_Given data_
┌────────
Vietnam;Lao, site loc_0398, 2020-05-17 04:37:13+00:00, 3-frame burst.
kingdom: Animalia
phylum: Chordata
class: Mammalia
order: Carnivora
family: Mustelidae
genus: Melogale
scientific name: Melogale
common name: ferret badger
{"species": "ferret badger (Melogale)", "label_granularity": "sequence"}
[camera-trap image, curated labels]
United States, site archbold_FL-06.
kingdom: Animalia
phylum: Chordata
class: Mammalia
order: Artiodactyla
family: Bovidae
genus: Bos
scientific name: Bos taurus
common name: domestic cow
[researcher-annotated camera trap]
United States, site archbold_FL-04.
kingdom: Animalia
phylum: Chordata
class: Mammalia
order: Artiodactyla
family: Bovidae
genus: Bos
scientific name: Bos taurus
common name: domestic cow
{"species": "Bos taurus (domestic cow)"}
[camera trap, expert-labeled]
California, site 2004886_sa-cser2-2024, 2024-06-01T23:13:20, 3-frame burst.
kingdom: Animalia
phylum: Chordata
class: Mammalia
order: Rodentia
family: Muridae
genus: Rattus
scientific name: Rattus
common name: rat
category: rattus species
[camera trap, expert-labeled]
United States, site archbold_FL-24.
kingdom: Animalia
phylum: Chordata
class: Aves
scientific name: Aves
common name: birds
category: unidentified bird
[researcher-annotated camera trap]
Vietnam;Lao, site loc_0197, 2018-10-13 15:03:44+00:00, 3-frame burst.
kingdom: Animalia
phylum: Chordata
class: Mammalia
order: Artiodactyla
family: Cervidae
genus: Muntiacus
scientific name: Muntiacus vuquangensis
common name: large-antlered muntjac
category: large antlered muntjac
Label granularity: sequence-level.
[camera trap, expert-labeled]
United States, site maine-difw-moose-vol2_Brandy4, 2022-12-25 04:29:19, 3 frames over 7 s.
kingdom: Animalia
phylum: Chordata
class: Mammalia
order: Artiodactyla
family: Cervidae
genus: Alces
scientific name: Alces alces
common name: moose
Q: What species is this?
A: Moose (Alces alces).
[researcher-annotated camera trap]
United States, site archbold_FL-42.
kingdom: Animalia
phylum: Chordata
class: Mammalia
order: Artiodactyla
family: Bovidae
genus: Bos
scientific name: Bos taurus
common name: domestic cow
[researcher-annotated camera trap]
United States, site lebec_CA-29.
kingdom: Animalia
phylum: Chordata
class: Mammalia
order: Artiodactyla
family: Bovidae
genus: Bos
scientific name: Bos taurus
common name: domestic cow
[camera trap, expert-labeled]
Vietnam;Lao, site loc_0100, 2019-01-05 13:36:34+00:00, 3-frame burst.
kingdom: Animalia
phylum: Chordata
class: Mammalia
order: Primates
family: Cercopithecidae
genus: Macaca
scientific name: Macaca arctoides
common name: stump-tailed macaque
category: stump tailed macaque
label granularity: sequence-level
└────────
_What the task requires_
The entries are to be repeated exactly, with nothing altered.

_Answer to this exercise_
Vietnam;Lao, site loc_0398, 2020-05-17 04:37:13+00:00, 3-frame burst.
kingdom: Animalia
phylum: Chordata
class: Mammalia
order: Carnivora
family: Mustelidae
genus: Melogale
scientific name: Melogale
common name: ferret badger
{"species": "ferret badger (Melogale)", "label_granularity": "sequence"}
[camera-trap image, curated labels]
United States, site archbold_FL-06.
kingdom: Animalia
phylum: Chordata
class: Mammalia
order: Artiodactyla
family: Bovidae
genus: Bos
scientific name: Bos taurus
common name: domestic cow
[researcher-annotated camera trap]
United States, site archbold_FL-04.
kingdom: Animalia
phylum: Chordata
class: Mammalia
order: Artiodactyla
family: Bovidae
genus: Bos
scientific name: Bos taurus
common name: domestic cow
{"species": "Bos taurus (domestic cow)"}
[camera trap, expert-labeled]
California, site 2004886_sa-cser2-2024, 2024-06-01T23:13:20, 3-frame burst.
kingdom: Animalia
phylum: Chordata
class: Mammalia
order: Rodentia
family: Muridae
genus: Rattus
scientific name: Rattus
common name: rat
category: rattus species
[camera trap, expert-labeled]
United States, site archbold_FL-24.
kingdom: Animalia
phylum: Chordata
class: Aves
scientific name: Aves
common name: birds
category: unidentified bird
[researcher-annotated camera trap]
Vietnam;Lao, site loc_0197, 2018-10-13 15:03:44+00:00, 3-frame burst.
kingdom: Animalia
phylum: Chordata
class: Mammalia
order: Artiodactyla
family: Cervidae
genus: Muntiacus
scientific name: Muntiacus vuquangensis
common name: large-antlered muntjac
category: large antlered muntjac
Label granularity: sequence-level.
[camera trap, expert-labeled]
United States, site maine-difw-moose-vol2_Brandy4, 2022-12-25 04:29:19, 3 frames over 7 s.
kingdom: Animalia
phylum: Chordata
class: Mammalia
order: Artiodactyla
family: Cervidae
genus: Alces
scientific name: Alces alces
common name: moose
Q: What species is this?
A: Moose (Alces alces).
[researcher-annotated camera trap]
United States, site archbold_FL-42.
kingdom: Animalia
phylum: Chordata
class: Mammalia
order: Artiodactyla
family: Bovidae
genus: Bos
scientific name: Bos taurus
common name: domestic cow
[researcher-annotated camera trap]
United States, site lebec_CA-29.
kingdom: Animalia
phylum: Chordata
class: Mammalia
order: Artiodactyla
family: Bovidae
genus: Bos
scientific name: Bos taurus
common name: domestic cow
[camera trap, expert-labeled]
Vietnam;Lao, site loc_0100, 2019-01-05 13:36:34+00:00, 3-frame burst.
kingdom: Animalia
phylum: Chordata
class: Mammalia
order: Primates
family: Cercopithecidae
genus: Macaca
scientific name: Macaca arctoides
common name: stump-tailed macaque
category: stump tailed macaque
label granularity: sequence-level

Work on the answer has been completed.